But something must have changed over the years, as the specification level on a lot of these trucks is now even more sophisticated than on a top-of-the-range truck of the 1990s. While the jobs they have to perform are still as simple, the trucks themselves are no longer that basic. In a way, we now see state-of-the-art trucks doing the most mundane of jobs.
A quick glance at the specification sheet of the Isuzu FRR 500 shows us just how far the new truck world has come. We now look at a truck with a GVM of 10.4 tonnes that is fitted with an engine just over five litres I size that can put out 202 hp (151 kW) and 637 Nm (470 ft lb) of torque. This kind of torque and power is much more than would be deemed necessary in most global markets – probably only the US and Australia want that kind of performance.
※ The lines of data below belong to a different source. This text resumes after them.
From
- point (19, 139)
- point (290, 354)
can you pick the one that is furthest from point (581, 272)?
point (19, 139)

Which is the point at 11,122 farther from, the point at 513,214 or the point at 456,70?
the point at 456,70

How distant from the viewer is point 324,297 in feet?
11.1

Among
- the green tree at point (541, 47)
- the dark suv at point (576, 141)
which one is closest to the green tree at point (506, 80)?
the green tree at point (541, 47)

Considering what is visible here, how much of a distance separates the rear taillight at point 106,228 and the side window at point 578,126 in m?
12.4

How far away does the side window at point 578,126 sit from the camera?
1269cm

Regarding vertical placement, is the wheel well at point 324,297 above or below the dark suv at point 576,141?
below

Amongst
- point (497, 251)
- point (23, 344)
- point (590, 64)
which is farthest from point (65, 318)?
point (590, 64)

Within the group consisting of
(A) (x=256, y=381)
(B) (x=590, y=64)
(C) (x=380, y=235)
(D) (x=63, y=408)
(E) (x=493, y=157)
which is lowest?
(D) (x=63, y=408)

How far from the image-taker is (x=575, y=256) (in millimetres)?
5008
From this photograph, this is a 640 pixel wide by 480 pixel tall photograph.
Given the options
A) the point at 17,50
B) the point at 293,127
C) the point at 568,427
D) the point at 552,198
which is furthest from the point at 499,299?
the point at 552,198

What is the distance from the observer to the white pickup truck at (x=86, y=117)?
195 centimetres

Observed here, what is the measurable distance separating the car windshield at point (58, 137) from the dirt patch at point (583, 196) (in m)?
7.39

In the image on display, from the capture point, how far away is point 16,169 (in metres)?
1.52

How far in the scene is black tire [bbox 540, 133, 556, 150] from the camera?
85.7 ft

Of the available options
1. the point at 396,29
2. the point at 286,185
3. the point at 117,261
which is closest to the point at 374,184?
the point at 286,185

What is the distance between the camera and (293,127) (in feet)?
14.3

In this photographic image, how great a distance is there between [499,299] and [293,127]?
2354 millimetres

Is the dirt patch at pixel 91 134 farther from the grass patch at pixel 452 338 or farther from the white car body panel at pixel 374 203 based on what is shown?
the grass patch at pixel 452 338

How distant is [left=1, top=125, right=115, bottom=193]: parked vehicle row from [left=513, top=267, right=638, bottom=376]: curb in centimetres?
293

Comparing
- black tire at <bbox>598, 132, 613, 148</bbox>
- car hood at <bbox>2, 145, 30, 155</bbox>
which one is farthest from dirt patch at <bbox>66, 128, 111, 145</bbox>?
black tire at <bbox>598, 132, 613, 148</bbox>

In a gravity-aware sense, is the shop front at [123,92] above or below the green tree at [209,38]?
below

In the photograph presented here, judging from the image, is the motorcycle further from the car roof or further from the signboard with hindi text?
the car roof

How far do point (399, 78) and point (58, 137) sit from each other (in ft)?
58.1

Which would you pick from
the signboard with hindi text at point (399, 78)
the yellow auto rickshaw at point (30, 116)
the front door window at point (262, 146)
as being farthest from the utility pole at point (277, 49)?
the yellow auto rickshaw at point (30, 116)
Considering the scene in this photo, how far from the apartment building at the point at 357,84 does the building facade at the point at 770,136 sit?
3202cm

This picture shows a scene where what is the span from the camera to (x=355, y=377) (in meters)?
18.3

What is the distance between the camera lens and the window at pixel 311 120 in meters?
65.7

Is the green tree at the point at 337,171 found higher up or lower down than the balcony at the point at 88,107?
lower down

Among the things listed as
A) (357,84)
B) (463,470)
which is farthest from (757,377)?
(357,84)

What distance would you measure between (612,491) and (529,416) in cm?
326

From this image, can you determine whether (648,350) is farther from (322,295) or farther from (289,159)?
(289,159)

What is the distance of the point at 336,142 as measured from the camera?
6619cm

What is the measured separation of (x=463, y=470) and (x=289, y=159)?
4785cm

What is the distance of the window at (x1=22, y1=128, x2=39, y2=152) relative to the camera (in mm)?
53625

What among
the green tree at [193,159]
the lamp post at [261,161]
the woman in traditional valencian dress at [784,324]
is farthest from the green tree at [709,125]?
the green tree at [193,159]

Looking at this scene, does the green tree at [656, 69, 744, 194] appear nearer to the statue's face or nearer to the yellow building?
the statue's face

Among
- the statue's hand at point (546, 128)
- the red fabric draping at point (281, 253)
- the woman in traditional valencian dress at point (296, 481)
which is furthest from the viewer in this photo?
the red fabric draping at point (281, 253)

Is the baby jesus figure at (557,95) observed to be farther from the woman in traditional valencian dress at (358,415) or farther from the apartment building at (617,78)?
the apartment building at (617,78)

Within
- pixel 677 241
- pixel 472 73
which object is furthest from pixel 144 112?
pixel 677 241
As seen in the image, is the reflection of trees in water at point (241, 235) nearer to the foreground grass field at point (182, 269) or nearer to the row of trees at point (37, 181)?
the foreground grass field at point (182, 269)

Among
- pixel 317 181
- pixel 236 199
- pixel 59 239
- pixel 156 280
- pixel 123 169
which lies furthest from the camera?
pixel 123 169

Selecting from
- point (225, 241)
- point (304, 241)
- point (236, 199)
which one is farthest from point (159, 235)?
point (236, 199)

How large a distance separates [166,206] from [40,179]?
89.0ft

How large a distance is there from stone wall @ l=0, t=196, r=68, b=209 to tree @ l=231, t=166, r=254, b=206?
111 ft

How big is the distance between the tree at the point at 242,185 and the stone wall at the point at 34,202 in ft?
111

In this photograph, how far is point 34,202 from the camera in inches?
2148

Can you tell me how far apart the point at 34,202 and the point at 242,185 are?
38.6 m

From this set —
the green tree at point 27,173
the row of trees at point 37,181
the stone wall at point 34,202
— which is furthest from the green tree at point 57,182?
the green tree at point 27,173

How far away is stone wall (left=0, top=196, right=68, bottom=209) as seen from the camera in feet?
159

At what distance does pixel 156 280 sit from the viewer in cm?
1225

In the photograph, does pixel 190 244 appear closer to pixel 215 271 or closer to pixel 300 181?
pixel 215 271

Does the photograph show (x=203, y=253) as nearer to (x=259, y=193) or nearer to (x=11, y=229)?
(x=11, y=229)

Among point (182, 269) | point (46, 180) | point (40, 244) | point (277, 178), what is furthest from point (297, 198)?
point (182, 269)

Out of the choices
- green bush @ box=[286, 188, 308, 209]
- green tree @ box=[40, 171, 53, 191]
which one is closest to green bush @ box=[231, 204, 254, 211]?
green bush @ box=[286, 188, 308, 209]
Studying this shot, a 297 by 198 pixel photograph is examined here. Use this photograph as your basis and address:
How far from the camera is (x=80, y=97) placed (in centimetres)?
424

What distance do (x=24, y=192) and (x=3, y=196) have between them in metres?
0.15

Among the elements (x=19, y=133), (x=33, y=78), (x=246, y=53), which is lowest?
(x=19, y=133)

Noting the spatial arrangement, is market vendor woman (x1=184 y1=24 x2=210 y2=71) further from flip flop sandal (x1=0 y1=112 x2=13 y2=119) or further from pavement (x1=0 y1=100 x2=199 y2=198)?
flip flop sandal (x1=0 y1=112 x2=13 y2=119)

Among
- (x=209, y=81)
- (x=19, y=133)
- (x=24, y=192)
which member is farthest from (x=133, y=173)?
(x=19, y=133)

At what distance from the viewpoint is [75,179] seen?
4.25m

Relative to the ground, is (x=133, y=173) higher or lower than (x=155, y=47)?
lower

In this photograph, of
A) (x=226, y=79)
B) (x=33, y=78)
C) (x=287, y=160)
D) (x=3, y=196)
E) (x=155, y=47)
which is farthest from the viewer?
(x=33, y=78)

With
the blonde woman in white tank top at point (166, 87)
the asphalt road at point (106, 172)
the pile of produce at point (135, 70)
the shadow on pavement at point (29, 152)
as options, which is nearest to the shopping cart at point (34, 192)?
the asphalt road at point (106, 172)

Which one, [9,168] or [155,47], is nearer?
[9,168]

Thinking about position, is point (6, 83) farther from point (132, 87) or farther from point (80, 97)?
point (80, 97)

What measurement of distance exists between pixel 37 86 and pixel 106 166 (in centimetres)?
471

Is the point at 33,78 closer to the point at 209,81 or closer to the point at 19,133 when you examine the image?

To achieve such engine performance, you need to use some up-to-date technology, and the electronically controlled variable nozzle turbo definitely is a sophisticated piece of kit. Another high-tech component is the direct injection high pressure common rail fuel system, unheard of just ten years ago. The engine also uses cooled EGR to keep exhaust gas emissions down, alongside a diesel particulate diffuser (filter). This means the truck is not only ADR 80/03 compliant, but the emissions are down to the more stringent European EEV levels.
On the Prime Mover test drive around the Brisbane area, the kind of performance level created by this set of specifications becomes obvious: The FRR 500 goes very well and responds to pressure from the right foot by taking off at a high level of acceleration. And even fully loaded, it can maintain that speed up an incline. The new technology also means this truck is quiet, both from inside and outside the cab, and there’s no hint of smoke from the exhaust.
Other aspects of the driving experience are also well catered for in the FRR 500. A good positive steering system and tight turning circle are absolutely essential for this kind of work – and the Isuzu delivers again. This is one area where Japanese trucks have excelled for quite some time, as the Japanese domestic market needs small manoeuvrable trucks.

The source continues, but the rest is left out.